A fundamental truth about the war against Israel can be summed up in one sentence: When approached by a student who attacked Zionism, Martin Luther King responded, “When people criticize Zionists, they mean Jews – and you’re talking antisemitism.”

And the most fundamental lie about the countless op-eds, vicious social media entries and critiques of Israeli policy is that its hatred is directed towards a tiny Jewish homeland situated in the midst of a huge area of Arab countries, when it has become ever more abundantly clear that the detested object of scorn remains the same as it has for thousands of years – the Jews.

Years in advance of the actual start of the Holocaust, Hitler recorded his plans for genocide in his book Mein Kampf. Scholars scoffed and said it was mere political exaggeration. Nobody could really have been serious about such a plan. But of course he was. Hamas also was not hesitant in openly outlining in their charter calls for “the murder of Jews wherever they are found.” Jews means Jews – and wherever they are found includes the United States as well as all the other continents.

Nobody could really be serious about that. Except of course for the more than 17,000 mentions of the words “Hitler was right” that the ADL recently found on Twitter. Or except for the Palestinian sympathizers viciously beating up Jews in Times Square. Or except for the diners in Los Angeles asked by a raging mob of Hamas flag bearers a question with ancient roots whose answer oft condemned people to horrific attacks or even death: “Are you a Jew?”

Stories just like this are reported from major cities around the world. None of the victims were asked if they were Israelis. All that mattered was that they were Jews.

Isn’t it strange that at a time when someone is accused of being racist can in an instant cause a person to lose his or her job and be banned from social media, but identification with Hamas which openly calls for a second Holocaust is viewed as a moral stance deserving of approval?

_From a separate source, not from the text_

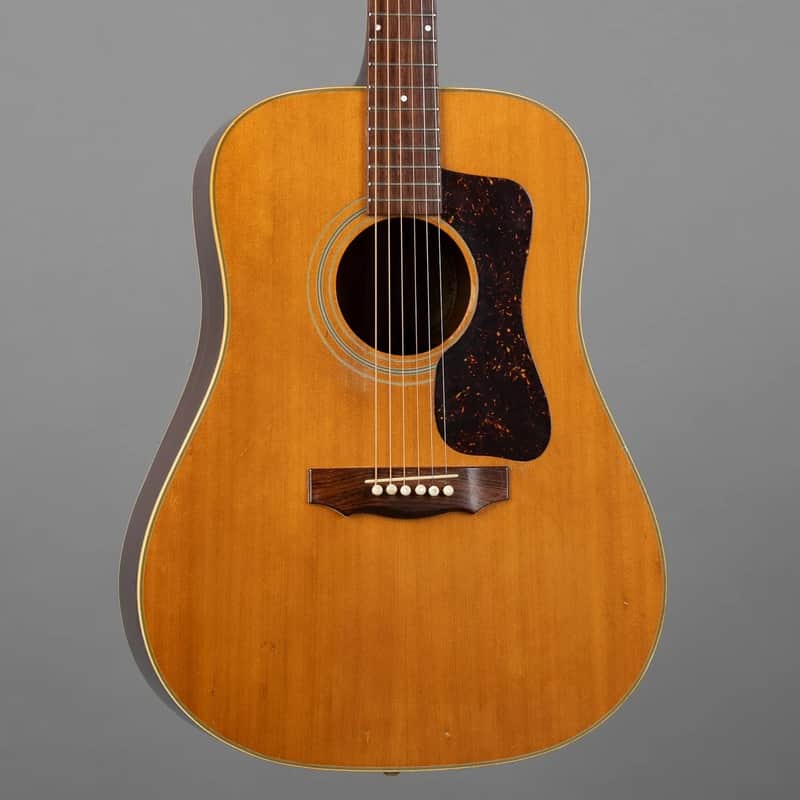 1973 Guild D-40 Natural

What really boggles my mind is that a sizable number of Jews still do not understand the intended victims of Hamas – just as all too many German Jews initially thought they were excluded from extermination because they had done so much for the country, because they were not practicing or believing Jews, because they proudly proclaimed they were more German than Jews. Yet to the outside world and to Germany, they were still Jews.

As Elie Wiesel told me, all of us who are by good fortune alive after the Holocaust should be considered survivors. And similarly, no matter where we live in the world or what connection we have with Israel today, all of us are Jews; all of us are targets. And for that reason, far too many people hate me – and they hate you.

When Jews are being attacked in New York, Chicago, LA, this isn’t about Israel; it’s about being a Jew.